* [TASK BRIEF]:
Please copy the lines of the material below verbatim, starting at the line that contains "How distant are" and ending at the line that contains "504 millimetres", with both of those lines included.

Spatial relationship records
··········
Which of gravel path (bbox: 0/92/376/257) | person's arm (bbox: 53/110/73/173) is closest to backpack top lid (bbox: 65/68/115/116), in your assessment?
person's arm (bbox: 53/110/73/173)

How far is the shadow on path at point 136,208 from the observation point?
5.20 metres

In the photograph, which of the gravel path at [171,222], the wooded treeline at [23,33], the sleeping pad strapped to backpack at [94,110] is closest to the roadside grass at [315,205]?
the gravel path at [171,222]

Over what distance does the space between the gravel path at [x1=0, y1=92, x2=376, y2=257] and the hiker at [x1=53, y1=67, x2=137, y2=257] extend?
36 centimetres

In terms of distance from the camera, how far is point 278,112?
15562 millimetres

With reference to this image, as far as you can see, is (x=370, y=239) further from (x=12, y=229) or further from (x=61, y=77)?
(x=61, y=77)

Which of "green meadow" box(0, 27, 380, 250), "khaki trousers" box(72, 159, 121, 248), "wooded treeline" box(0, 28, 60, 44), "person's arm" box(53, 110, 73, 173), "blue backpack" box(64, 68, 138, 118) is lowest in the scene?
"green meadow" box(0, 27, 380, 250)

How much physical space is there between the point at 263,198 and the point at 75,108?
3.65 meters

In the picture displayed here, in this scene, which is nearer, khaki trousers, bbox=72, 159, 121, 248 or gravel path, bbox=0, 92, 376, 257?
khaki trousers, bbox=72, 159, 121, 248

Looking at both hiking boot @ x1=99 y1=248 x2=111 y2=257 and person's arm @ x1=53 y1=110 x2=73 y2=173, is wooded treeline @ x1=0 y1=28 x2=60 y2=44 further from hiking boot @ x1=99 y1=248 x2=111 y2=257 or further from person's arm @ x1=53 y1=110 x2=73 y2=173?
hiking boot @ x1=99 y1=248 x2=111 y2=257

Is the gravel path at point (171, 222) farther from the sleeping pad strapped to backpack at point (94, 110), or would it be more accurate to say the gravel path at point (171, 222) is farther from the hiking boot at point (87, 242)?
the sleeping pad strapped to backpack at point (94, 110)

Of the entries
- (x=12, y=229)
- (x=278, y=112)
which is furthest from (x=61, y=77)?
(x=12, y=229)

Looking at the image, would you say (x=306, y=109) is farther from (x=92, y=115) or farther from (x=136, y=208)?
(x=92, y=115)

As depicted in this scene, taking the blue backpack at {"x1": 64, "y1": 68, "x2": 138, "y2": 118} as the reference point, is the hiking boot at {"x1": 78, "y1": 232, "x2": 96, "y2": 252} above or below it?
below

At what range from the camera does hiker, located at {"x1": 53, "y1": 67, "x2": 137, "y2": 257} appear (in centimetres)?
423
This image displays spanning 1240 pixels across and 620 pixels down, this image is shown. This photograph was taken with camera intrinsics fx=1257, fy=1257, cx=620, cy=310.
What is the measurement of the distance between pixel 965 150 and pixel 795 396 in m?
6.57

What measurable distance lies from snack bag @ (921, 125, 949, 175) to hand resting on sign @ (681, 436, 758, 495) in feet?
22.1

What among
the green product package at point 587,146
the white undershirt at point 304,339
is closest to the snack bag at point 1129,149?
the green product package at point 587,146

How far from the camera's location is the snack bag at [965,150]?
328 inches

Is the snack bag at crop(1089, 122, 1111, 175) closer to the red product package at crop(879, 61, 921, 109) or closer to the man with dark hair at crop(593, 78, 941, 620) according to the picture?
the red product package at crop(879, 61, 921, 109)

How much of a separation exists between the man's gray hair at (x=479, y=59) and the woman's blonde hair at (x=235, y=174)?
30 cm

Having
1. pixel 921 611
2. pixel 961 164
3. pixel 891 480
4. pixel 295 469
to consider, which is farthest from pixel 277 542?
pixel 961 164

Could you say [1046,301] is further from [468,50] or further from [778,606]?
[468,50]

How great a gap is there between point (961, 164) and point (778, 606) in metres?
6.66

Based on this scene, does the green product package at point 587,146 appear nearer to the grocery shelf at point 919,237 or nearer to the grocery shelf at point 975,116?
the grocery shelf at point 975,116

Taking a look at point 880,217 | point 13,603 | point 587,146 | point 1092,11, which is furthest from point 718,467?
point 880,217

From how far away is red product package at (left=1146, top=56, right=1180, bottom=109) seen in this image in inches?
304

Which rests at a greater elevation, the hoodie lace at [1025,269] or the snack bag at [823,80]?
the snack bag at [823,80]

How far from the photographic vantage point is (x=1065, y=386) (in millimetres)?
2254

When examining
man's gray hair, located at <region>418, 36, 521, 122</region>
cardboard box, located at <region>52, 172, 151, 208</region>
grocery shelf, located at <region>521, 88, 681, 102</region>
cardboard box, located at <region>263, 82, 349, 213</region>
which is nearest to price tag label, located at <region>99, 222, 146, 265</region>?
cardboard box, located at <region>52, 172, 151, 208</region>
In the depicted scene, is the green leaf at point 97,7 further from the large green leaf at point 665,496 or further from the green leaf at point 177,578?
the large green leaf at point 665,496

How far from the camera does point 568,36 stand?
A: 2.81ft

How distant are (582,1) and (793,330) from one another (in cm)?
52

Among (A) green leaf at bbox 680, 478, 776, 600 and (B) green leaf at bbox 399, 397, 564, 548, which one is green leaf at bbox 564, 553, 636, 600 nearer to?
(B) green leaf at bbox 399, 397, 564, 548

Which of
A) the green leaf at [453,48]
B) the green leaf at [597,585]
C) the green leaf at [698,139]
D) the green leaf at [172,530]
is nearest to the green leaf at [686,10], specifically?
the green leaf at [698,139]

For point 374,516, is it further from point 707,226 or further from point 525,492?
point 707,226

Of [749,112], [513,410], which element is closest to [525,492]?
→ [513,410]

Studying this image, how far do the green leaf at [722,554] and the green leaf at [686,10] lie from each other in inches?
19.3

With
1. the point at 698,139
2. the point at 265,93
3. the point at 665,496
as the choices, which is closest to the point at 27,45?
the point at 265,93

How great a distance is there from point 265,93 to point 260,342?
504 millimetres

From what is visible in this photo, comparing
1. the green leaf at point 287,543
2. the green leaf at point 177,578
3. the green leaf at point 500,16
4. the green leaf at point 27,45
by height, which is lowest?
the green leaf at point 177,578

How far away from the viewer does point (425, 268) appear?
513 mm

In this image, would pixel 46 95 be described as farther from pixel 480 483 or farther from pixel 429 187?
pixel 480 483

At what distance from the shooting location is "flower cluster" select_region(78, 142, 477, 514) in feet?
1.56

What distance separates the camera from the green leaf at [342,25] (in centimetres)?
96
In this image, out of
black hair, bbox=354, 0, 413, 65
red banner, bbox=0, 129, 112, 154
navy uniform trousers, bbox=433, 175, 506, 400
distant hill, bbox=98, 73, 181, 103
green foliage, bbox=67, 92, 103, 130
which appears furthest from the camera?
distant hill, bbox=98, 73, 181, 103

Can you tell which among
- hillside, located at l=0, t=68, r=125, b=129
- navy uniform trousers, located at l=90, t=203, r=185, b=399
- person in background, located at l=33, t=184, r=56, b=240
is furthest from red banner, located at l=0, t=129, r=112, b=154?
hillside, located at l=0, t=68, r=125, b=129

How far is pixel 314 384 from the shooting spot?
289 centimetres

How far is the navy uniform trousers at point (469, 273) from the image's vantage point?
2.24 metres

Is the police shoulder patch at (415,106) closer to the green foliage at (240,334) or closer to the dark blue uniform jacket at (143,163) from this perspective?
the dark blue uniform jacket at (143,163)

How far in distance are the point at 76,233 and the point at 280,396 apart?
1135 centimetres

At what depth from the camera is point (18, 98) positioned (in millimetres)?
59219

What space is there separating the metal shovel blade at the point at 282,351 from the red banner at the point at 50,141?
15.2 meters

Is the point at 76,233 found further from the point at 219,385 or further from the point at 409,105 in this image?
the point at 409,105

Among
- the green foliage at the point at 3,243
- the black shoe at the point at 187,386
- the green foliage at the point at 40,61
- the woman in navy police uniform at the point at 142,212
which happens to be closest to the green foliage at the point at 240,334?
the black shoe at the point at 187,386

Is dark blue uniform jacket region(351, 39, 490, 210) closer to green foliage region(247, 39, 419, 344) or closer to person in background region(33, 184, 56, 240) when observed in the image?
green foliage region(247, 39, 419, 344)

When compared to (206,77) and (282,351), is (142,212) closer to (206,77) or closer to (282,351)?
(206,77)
··········
* [ANSWER IN FULL]:
How distant are (582,1) and (793,330) from one another (in cm)?
52

Among (A) green leaf at bbox 680, 478, 776, 600 and (B) green leaf at bbox 399, 397, 564, 548, which one is green leaf at bbox 564, 553, 636, 600 nearer to?
(B) green leaf at bbox 399, 397, 564, 548

Which of
A) the green leaf at [453,48]
B) the green leaf at [597,585]
C) the green leaf at [698,139]
D) the green leaf at [172,530]
is nearest to the green leaf at [686,10], specifically?
the green leaf at [698,139]

For point 374,516, is it further from point 707,226 or further from point 525,492?
point 707,226

Of [749,112], [513,410], which element is closest to [525,492]?
→ [513,410]

Studying this image, how far do the green leaf at [722,554] and the green leaf at [686,10] lie from each other in inches?
19.3

With
1. the point at 698,139
2. the point at 265,93
3. the point at 665,496
as the choices, which is closest to the point at 27,45?
the point at 265,93

How great a distance is there from point 265,93 to point 260,342?
504 millimetres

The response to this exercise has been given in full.